- **Material supplied**
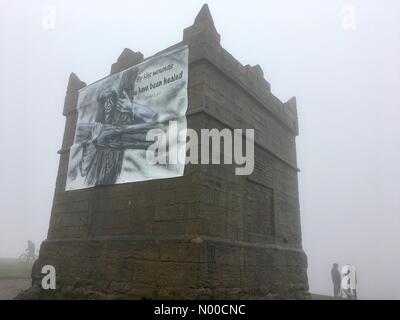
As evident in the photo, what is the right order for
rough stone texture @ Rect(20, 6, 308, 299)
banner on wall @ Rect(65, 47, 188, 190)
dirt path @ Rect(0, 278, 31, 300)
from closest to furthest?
rough stone texture @ Rect(20, 6, 308, 299)
banner on wall @ Rect(65, 47, 188, 190)
dirt path @ Rect(0, 278, 31, 300)

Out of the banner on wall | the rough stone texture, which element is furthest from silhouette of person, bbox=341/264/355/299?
the banner on wall

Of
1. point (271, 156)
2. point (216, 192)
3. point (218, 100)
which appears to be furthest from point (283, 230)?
point (218, 100)

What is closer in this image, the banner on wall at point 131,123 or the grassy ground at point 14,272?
the banner on wall at point 131,123

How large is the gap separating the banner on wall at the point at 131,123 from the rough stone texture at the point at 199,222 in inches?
11.5

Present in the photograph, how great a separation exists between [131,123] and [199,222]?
331 centimetres

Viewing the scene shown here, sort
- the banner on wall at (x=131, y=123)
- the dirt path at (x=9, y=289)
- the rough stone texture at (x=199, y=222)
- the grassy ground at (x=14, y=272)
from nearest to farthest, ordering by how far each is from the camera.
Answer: the rough stone texture at (x=199, y=222), the banner on wall at (x=131, y=123), the dirt path at (x=9, y=289), the grassy ground at (x=14, y=272)

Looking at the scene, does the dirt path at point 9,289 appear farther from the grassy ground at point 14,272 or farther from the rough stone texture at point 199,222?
the grassy ground at point 14,272

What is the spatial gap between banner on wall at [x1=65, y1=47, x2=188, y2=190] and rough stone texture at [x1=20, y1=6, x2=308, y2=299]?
0.96 feet

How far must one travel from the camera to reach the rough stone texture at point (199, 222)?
253 inches

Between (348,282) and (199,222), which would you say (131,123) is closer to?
(199,222)

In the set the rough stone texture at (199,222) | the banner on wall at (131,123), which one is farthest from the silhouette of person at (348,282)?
the banner on wall at (131,123)

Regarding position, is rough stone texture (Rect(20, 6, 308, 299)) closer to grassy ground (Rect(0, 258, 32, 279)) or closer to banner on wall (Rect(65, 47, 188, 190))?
banner on wall (Rect(65, 47, 188, 190))

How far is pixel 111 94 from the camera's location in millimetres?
9125

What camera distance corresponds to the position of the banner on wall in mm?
7445
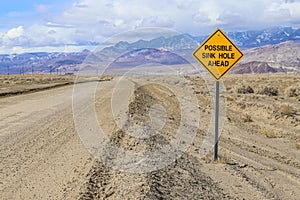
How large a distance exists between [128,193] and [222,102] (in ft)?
68.3

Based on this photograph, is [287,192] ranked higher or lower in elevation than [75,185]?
lower

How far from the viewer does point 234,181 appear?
767 cm

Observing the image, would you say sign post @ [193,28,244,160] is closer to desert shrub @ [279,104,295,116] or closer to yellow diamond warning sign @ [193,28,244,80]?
yellow diamond warning sign @ [193,28,244,80]

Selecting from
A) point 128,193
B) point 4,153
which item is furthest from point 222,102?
point 128,193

- **Work to be completed**
Reproduce the data word for word, from the line containing "Between (348,282) and" through the last line of the data, including both of those lines. Leave the pictures out of your answer.

- **Reply to the exercise**
Between (348,282) and (199,222), which would you say (131,123) is closer to?
(199,222)

In the set the rough stone texture at (199,222) | the banner on wall at (131,123), which one is farthest from the silhouette of person at (348,282)?
the banner on wall at (131,123)

Regarding position, is rough stone texture (Rect(20, 6, 308, 299)) closer to grassy ground (Rect(0, 258, 32, 279)) or closer to banner on wall (Rect(65, 47, 188, 190))?
banner on wall (Rect(65, 47, 188, 190))

How far is pixel 111 94 from the camera's location in millimetres?
9125

What camera distance corresponds to the position of the banner on wall in mm?
7445
How large a distance exists between [128,193] and [222,102] (in ft)?
68.3

Based on this photograph, is [287,192] ranked higher or lower in elevation than [75,185]?
lower

How far from the viewer does point 234,181 appear?
767 cm

Observing the image, would you say sign post @ [193,28,244,160] is closer to desert shrub @ [279,104,295,116] or closer to yellow diamond warning sign @ [193,28,244,80]?
yellow diamond warning sign @ [193,28,244,80]

Selecting from
A) point 128,193
B) point 4,153
which item is furthest from point 222,102?
point 128,193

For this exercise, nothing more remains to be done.